*** Supplied records ***

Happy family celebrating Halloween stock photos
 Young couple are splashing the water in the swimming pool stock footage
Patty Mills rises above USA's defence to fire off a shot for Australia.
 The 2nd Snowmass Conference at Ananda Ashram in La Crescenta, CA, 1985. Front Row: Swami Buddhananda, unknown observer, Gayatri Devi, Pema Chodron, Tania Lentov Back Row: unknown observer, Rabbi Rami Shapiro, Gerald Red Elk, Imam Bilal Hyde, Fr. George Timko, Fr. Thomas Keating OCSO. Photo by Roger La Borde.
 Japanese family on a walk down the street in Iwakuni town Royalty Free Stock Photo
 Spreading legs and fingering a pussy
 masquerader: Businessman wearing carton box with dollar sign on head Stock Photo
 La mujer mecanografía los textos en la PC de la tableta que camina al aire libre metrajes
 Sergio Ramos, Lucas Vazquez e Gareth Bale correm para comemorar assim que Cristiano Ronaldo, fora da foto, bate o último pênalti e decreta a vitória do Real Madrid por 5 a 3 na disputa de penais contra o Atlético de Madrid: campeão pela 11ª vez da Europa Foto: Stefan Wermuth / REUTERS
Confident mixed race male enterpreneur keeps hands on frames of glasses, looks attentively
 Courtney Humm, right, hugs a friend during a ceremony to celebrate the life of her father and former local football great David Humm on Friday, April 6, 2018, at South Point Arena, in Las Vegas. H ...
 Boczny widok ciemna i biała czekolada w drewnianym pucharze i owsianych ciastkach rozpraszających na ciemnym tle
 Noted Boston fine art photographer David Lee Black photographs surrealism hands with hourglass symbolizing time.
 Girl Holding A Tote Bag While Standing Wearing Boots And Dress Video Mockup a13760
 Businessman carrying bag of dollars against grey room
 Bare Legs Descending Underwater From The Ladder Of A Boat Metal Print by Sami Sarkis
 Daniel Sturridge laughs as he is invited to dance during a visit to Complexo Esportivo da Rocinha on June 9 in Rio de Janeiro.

*** End of Supplied records ***

#### Task item:
Once you have read the data above, print all of it again exactly.

#### Answer section:
Happy family celebrating Halloween stock photos
 Young couple are splashing the water in the swimming pool stock footage
Patty Mills rises above USA's defence to fire off a shot for Australia.
 The 2nd Snowmass Conference at Ananda Ashram in La Crescenta, CA, 1985. Front Row: Swami Buddhananda, unknown observer, Gayatri Devi, Pema Chodron, Tania Lentov Back Row: unknown observer, Rabbi Rami Shapiro, Gerald Red Elk, Imam Bilal Hyde, Fr. George Timko, Fr. Thomas Keating OCSO. Photo by Roger La Borde.
 Japanese family on a walk down the street in Iwakuni town Royalty Free Stock Photo
 Spreading legs and fingering a pussy
 masquerader: Businessman wearing carton box with dollar sign on head Stock Photo
 La mujer mecanografía los textos en la PC de la tableta que camina al aire libre metrajes
 Sergio Ramos, Lucas Vazquez e Gareth Bale correm para comemorar assim que Cristiano Ronaldo, fora da foto, bate o último pênalti e decreta a vitória do Real Madrid por 5 a 3 na disputa de penais contra o Atlético de Madrid: campeão pela 11ª vez da Europa Foto: Stefan Wermuth / REUTERS
Confident mixed race male enterpreneur keeps hands on frames of glasses, looks attentively
 Courtney Humm, right, hugs a friend during a ceremony to celebrate the life of her father and former local football great David Humm on Friday, April 6, 2018, at South Point Arena, in Las Vegas. H ...
 Boczny widok ciemna i biała czekolada w drewnianym pucharze i owsianych ciastkach rozpraszających na ciemnym tle
 Noted Boston fine art photographer David Lee Black photographs surrealism hands with hourglass symbolizing time.
 Girl Holding A Tote Bag While Standing Wearing Boots And Dress Video Mockup a13760
 Businessman carrying bag of dollars against grey room
 Bare Legs Descending Underwater From The Ladder Of A Boat Metal Print by Sami Sarkis
 Daniel Sturridge laughs as he is invited to dance during a visit to Complexo Esportivo da Rocinha on June 9 in Rio de Janeiro.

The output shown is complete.